Amir betäubt die Langeweile mit Nikotin, er lächelt selten. An diesem Nachmittag hat er Besuch. Suleiman Sofian. Sie trinken Tee zusammen. Sie schenken etwas nach. Drehen sich eine Zigarette. Noch einen Tee für den Gast? Zielloses Warten.

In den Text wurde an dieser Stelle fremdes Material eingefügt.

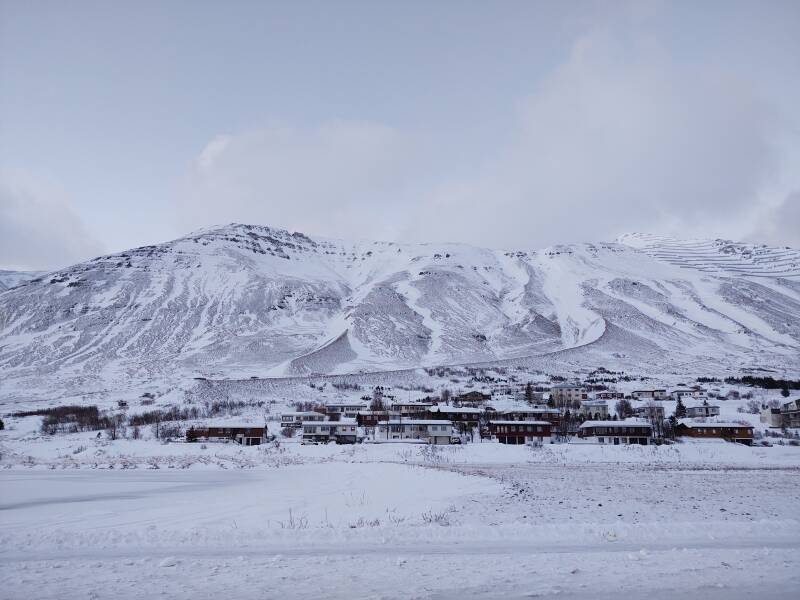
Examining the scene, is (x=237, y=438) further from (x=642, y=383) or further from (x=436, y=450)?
(x=642, y=383)

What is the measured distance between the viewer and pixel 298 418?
92.1m

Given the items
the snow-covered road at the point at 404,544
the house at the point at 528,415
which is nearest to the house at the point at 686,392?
the house at the point at 528,415

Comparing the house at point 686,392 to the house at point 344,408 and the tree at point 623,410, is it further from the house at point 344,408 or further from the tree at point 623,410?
the house at point 344,408

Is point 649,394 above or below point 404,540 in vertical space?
above

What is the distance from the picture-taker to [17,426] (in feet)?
283

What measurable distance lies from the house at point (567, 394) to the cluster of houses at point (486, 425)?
28.4 ft

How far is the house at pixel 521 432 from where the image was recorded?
7994cm

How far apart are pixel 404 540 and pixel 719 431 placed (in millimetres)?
73902

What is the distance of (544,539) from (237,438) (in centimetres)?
6823

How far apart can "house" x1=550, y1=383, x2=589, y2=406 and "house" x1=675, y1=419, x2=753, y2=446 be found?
35.5 meters

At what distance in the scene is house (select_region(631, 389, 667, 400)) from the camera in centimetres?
12424

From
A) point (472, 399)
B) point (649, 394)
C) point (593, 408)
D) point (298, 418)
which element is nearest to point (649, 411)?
point (593, 408)

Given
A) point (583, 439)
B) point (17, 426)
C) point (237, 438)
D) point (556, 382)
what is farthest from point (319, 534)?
point (556, 382)

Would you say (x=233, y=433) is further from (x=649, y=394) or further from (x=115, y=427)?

Die Forderungen nach einer Willkommenskultur, die Leistung belohnt, häufen sich. „Da liegt vieles im Argen“, sagt der Heimleiter Karl-Heinz Lubotzki. Seiner Ansicht nach gebe es auf dem Arbeitsmarkt durchaus viele Jobs, die von deutschen Arbeitnehmern nur mit spitzen Fingern angefasst würden.

Bewerbung gescheitert

Allerdings sei die Verwaltung „sehr schwerfällig“. „Ein Unternehmer, etwa ein Gastronom, muss zunächst einen Antrag von der Agentur für Arbeit ausfüllen, wenn er einen Flüchtling für sich arbeiten lassen will“, so Lubotzki. Dieses Papier muss der Arbeitgeber an die Ausländerbehörde schicken. Diese leitet ihn nach einer Prüfung weiter zur sogenannten Zentralen Auslands- und Fachvermittlung der Bundesagentur für Arbeit. „Hier wird überprüft, ob es nicht einen deutschen Langzeitarbeitslosen für den Job gibt.“ Das dauere Wochen, wenn nicht gar Monate. Ein Zeitraum, in dem der Arbeitgeber meist längst jemanden eingestellt hat. Die Konsequenz: Nach Schätzungen des Flüchtlingsrats bekommt nur jeder 13. Flüchtling, der sich um einen Job bewirbt, diesen auch.

„Das Arbeitsverbot muss endlich komplett fallen“, sagt der Heimleiter Lubotzki. Das fordern immer häufiger auch große Unternehmen. „Und die Wege in den Job müssen direkter verlaufen“, so Lubotzki. Amir hat es einmal versucht. Seither, das sagt er nicht, aber das klingt in seinen lustlosen Antworten an, fehlt ihm die Motivation. Er sitzt nun auf der Treppe vor dem Flüchtlingsheim. Die Sonne macht schläfrig. Er bleibt noch sitzen. Warum aufstehen?